ZACK GUZMAN: Yeah, and I mean, that's-- that's obviously not going to be any easier here. They got away with topping expectations here, because we've seen those expectations come down. But when we think about California right now, that battle, just worth noting that the state makes up about 16% of the total rides that Lyft shows, according to what we heard from John Zimmer on the earnings call. I mean, how much of a weight would that be if they do wind up losing the legal battle there and have to shut down in California and deal with everything else that they've seen here in terms of people being afraid to ride in a ride share right now?

ANGELO ZINO: Yeah. So I mean, I'd say the one good thing is that revenue levels have [INAUDIBLE] off, so it's a big cliff. There's really not much left really to kind of, you know, take out of California there, to your point, still about 16%, 17% of their business. But we do like Uber a little bit more. It's less than 10% of their revenue, so not as much of a hit to their business.

So you kind of look at Lyft over here, you know, there could be a very good possibility they have to shut down for a couple of months. And even if they have to, you know-- even if they've-- and if they were to happen to lose this Proposition 22 that's live in an AB5 world, I don't even know if it makes sense for Lyft to even operate in California in that type of situation. So really, kind of the-- the risk hinging on this kind of fall vote is absolutely enormous for Lyft, a lot more so than it is for Uber.

And you know, it could be a-- it could be a great [INAUDIBLE] in their favor, but again, you know, it's a wait-and-see type of environment for them. But all in all, I mean, if they do-- are forced to shut down for a couple of months, [INAUDIBLE] to really kind of ratchet up, you know, we're looking for about $1 billion-plus in cash burn over the next four to six quarters, that number goes higher if we're talking about, you know, them having to kind of shut things down for a little while.

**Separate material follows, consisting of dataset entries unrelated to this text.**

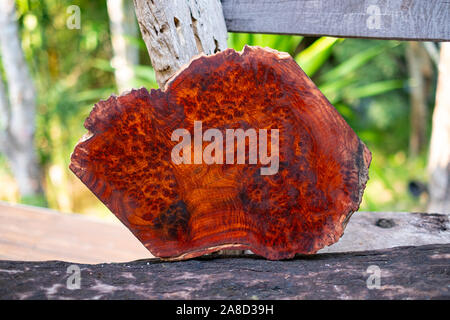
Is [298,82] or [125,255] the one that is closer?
[298,82]

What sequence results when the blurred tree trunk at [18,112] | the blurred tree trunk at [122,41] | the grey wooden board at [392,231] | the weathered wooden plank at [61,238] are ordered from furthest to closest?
1. the blurred tree trunk at [122,41]
2. the blurred tree trunk at [18,112]
3. the weathered wooden plank at [61,238]
4. the grey wooden board at [392,231]

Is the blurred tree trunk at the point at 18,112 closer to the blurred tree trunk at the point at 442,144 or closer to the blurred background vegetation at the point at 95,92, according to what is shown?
the blurred background vegetation at the point at 95,92

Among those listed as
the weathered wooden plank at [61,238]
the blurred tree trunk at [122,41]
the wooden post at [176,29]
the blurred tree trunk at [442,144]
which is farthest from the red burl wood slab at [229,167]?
the blurred tree trunk at [122,41]

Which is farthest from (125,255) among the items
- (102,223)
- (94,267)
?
(94,267)

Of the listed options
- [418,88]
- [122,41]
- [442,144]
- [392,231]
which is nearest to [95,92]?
[122,41]

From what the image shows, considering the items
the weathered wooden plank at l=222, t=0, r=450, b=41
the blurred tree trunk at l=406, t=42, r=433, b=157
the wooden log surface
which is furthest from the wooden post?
the blurred tree trunk at l=406, t=42, r=433, b=157

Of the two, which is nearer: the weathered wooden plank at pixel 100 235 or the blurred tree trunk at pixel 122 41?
the weathered wooden plank at pixel 100 235

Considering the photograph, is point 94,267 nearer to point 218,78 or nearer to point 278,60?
point 218,78

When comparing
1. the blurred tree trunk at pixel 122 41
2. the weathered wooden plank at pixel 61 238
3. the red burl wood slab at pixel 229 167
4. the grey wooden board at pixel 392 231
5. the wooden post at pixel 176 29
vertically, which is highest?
the blurred tree trunk at pixel 122 41
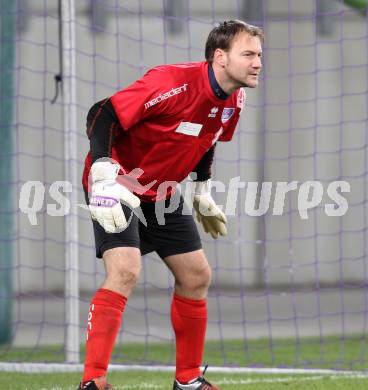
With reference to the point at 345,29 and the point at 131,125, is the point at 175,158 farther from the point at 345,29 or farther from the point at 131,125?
the point at 345,29

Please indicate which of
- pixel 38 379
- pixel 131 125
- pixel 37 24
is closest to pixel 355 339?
pixel 38 379

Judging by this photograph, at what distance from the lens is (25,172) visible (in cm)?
1241

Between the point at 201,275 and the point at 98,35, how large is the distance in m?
7.99

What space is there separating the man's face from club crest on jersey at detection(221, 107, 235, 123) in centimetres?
19

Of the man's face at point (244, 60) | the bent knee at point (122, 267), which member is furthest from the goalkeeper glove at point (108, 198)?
the man's face at point (244, 60)

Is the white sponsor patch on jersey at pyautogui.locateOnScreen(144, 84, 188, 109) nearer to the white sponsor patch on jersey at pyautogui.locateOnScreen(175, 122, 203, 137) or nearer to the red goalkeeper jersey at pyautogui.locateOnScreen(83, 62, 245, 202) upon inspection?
the red goalkeeper jersey at pyautogui.locateOnScreen(83, 62, 245, 202)

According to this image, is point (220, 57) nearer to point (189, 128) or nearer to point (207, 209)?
point (189, 128)

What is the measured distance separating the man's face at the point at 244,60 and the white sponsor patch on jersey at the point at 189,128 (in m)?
0.26

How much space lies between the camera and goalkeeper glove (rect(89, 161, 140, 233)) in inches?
167

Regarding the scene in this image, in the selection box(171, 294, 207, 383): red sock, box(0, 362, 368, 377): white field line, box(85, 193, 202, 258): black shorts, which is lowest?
box(0, 362, 368, 377): white field line

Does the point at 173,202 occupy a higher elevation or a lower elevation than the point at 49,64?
lower

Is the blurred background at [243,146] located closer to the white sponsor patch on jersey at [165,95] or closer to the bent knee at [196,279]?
the bent knee at [196,279]

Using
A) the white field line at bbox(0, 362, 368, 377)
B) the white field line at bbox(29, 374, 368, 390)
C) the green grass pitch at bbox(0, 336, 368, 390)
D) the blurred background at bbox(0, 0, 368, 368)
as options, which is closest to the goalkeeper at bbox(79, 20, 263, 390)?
the white field line at bbox(29, 374, 368, 390)

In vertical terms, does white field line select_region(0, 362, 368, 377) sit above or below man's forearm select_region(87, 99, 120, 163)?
below
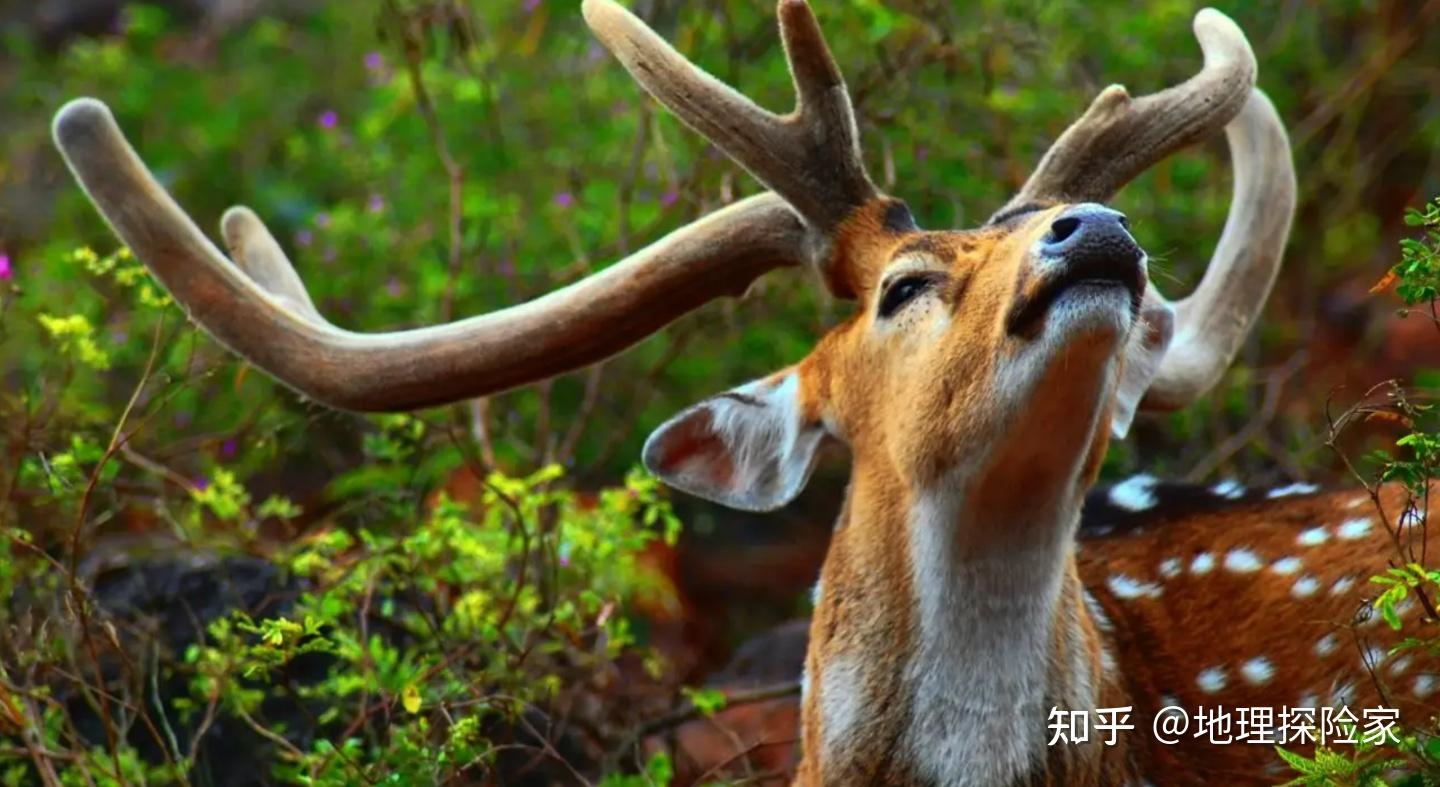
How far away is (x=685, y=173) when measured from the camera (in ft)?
23.9

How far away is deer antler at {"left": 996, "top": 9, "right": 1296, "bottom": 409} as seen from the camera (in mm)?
4734

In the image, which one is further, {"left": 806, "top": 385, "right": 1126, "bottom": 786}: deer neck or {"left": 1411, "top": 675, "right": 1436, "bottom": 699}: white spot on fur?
{"left": 1411, "top": 675, "right": 1436, "bottom": 699}: white spot on fur

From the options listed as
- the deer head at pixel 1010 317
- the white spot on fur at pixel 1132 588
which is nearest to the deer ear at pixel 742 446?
the deer head at pixel 1010 317

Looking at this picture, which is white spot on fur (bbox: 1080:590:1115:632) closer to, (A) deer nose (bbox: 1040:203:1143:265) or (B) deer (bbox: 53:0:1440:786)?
(B) deer (bbox: 53:0:1440:786)

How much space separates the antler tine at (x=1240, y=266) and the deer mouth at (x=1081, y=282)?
1368mm

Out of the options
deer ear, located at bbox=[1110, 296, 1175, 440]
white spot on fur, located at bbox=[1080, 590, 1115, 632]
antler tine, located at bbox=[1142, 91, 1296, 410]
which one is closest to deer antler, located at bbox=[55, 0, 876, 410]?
deer ear, located at bbox=[1110, 296, 1175, 440]

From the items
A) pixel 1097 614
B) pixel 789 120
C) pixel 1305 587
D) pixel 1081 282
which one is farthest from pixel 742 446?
pixel 1305 587

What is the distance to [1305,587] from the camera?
495 centimetres

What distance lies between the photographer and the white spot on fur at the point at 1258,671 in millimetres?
4816

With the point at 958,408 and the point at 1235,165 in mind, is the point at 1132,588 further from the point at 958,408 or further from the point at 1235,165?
the point at 1235,165

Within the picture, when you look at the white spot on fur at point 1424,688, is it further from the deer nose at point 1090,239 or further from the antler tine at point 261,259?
the antler tine at point 261,259

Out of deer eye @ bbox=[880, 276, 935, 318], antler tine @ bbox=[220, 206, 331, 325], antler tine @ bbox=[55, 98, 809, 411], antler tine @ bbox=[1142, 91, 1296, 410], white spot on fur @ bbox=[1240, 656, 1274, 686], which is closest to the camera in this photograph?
deer eye @ bbox=[880, 276, 935, 318]

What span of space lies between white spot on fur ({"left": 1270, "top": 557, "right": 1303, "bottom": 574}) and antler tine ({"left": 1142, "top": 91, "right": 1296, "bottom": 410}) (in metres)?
0.51

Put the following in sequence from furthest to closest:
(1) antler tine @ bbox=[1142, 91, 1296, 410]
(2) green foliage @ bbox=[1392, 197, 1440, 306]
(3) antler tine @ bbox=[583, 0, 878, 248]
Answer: (1) antler tine @ bbox=[1142, 91, 1296, 410] < (3) antler tine @ bbox=[583, 0, 878, 248] < (2) green foliage @ bbox=[1392, 197, 1440, 306]
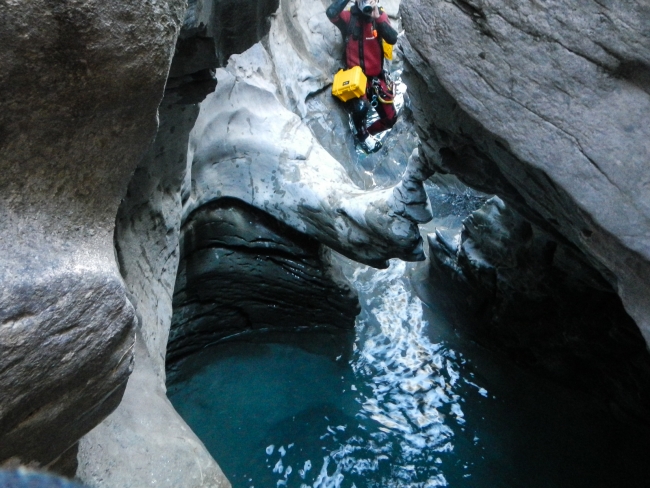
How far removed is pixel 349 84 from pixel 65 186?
13.6 feet

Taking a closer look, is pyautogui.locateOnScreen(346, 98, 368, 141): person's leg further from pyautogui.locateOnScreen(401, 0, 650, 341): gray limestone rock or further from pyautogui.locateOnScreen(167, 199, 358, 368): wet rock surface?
pyautogui.locateOnScreen(401, 0, 650, 341): gray limestone rock

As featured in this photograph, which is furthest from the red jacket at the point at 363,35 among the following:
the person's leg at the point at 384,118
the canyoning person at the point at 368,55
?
the person's leg at the point at 384,118

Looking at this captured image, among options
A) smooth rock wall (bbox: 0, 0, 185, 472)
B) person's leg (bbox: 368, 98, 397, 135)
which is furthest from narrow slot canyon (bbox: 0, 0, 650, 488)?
person's leg (bbox: 368, 98, 397, 135)

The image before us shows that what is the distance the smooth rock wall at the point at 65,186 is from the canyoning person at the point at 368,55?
13.8ft

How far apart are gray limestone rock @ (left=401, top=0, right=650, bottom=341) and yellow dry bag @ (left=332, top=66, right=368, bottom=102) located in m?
3.24

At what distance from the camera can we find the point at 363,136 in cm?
549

ZACK GUZMAN: Yeah, and that cash burn becomes an increasing problem here, too, when we think about the fact that Uber at least has the food business there to kind of shore this up. They've also got other markets outside just the US and Canada. Not true on either one of those points for Lyft. So I mean, the longer this drags on, at what point does that cash position start to become a very serious issue for a company like Lyft?

ANGELO ZINO: Well, I think the great thing here is the company was able to raise some capital back in May, so that really does help them a little bit here. They've got about 2.8 billion in cash. That gets them going here.

They're pretty safe here for the-- we think eight to 12 quarters, you know, again, barring any type of massive, you know, second wave in terms of the virus and what have you and that type of scenario. You know, they kind of go out and go back into the capital markets again. But at this point in time, you know, again, Uber's a much-- is much better positioned to kind of get through this environment.

I'd also say when we talk about downturns like this pandemic we're seeing within the ride-sharing space, oftentimes the market-- you know, the market share leaders often [INAUDIBLE] and the market share-- or and the ones that have an inferior share typically get weaker. So we do think that Uber is much better positioned and poised in the recovery phase once we start seeing that. And you know, again, you know, you couple that with the whole-- the view that, you know, this is, you know, a monster winter and the whole transportation's atmosphere, you got to like Uber over the next decade. And we would think on any type of weakness that's the name you want to buy, and not necessarily Lyft here.